Readers of this blog understand the importance of ESG matters for corporations around the world. Investors, employees, customers and others want to know how issues such as climate risk and workplace diversity affect the decisions companies make every day. Now that companies have largely accepted the need to inform stakeholders about ESG performance, governance experts are pondering the best ways to do it.
Alex Gold, CEO of sustainable business consulting firm BWD Americas, argues in an essay published this month that the time has come for an integrated approach to reporting. Publicly traded companies already communicate regularly with the market at large about their financial and operating performance via Form 10-Q and 10-K filings with the Securities and Exchange Commission. The demand for more ESG disclosure raises an obvious question: Why not combine the two?
In fact, integrated reporting is already becoming close to the norm for most major companies based in Europe and Australia. As Gold notes, however, such a shift would mean more for U.S. companies than just creating new templates for corporate disclosures: “Getting started with integrated reporting involves understanding how your business depends on its economic, environmental and social context to create value.”
In other words, integrated reporting forces companies to adopt a mindset that doesn’t treat ESG as something tangential to their businesses. ESG issues aren’t landmines in companies’ paths, waiting to blow them up or move them off course. They’re not separate platforms to tack onto executive compensation plans. They’re fundamental to how companies create value. It’s the difference between monitoring your environmental impact for a PR boost versus realizing your carbon footprint will help determine how long your company remains viable.

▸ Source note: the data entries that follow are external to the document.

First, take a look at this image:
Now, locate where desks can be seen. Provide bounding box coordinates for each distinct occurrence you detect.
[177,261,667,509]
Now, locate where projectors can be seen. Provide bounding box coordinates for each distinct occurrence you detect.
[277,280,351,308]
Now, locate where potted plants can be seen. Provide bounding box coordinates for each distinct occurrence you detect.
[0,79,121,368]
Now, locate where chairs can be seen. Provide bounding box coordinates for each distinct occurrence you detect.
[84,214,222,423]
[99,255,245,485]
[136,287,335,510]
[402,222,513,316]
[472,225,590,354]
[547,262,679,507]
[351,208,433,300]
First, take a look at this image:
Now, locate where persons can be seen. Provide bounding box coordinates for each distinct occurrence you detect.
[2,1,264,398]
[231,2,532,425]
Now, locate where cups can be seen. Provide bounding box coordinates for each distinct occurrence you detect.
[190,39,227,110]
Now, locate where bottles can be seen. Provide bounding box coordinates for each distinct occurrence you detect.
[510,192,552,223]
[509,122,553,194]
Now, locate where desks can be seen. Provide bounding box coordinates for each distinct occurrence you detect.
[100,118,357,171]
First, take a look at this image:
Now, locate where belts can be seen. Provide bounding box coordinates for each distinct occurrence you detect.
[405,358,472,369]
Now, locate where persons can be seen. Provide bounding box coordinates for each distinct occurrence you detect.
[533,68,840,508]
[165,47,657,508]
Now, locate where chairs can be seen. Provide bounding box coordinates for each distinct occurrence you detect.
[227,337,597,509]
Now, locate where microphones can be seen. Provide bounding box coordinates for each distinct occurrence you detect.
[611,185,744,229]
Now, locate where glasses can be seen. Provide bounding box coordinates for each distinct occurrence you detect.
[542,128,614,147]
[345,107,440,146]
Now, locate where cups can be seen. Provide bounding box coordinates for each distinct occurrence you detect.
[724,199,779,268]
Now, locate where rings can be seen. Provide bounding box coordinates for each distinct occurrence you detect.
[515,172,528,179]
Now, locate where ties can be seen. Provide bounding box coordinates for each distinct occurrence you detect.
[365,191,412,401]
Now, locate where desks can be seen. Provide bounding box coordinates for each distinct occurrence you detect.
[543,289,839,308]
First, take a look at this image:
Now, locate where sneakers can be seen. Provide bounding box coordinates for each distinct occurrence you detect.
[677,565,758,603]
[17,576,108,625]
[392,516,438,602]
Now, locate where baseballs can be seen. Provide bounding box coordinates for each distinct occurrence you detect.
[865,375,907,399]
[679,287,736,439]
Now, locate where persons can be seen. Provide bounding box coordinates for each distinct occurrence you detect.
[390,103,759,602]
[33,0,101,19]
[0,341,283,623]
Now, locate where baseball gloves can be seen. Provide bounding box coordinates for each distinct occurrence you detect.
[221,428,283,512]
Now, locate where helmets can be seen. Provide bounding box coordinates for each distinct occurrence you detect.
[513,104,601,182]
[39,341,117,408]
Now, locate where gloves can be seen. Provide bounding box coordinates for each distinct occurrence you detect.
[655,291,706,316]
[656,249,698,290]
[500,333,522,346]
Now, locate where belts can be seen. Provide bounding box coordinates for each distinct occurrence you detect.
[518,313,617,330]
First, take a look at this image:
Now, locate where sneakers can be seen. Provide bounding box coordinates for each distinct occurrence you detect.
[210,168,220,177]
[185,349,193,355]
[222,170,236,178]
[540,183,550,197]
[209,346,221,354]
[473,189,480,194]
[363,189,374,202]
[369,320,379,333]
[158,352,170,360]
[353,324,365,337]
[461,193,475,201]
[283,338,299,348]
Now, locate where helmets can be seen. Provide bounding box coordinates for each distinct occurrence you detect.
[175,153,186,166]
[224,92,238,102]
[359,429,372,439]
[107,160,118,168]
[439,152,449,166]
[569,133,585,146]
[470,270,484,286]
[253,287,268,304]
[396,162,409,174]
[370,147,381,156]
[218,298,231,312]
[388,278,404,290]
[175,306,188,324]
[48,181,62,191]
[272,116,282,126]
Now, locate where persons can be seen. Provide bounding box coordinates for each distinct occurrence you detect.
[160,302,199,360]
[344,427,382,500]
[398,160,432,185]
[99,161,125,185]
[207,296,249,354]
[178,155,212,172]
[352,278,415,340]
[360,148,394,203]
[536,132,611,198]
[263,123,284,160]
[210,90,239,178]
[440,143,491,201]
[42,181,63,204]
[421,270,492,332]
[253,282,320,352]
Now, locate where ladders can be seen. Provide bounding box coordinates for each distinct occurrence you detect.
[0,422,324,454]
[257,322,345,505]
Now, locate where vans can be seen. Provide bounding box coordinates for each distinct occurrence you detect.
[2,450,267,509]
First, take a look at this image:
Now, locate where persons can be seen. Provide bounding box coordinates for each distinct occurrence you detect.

It bears mentioning that corporations may not have a choice soon when it comes to integrated reporting. Since the Biden administration took office in January, the SEC has embraced the prospect of embedding ESG into its framework for reporting. Meanwhile, the booming demand for ESG specialists in sectors such as banking suggests companies are keen to broaden their ESG expertise in preparation for the future.
Most observers view SEC-mandated ESG disclosures as a matter of “when,” not “if.” Some companies, therefore, may wait to hear from the commission before developing their own best practices for integrated reporting. That could save them some frustration should the SEC’s views on ESG standards diverge from what they come up with on their own.
But companies that take a proactive stance on integrated reporting do stand to gain significant influence over how the SEC shapes the forthcoming ESG reporting standards. It’s not at all clear what even makes for appropriate ESG measuring sticks.
By essentially serving as test cases for regulators, first movers can provide insight on what works and what doesn’t when it comes to ESG disclosures in the U.S. market. In doing so, these companies can ensure they are not only prepared for the future of financial reporting, but that they have a hand in creating it.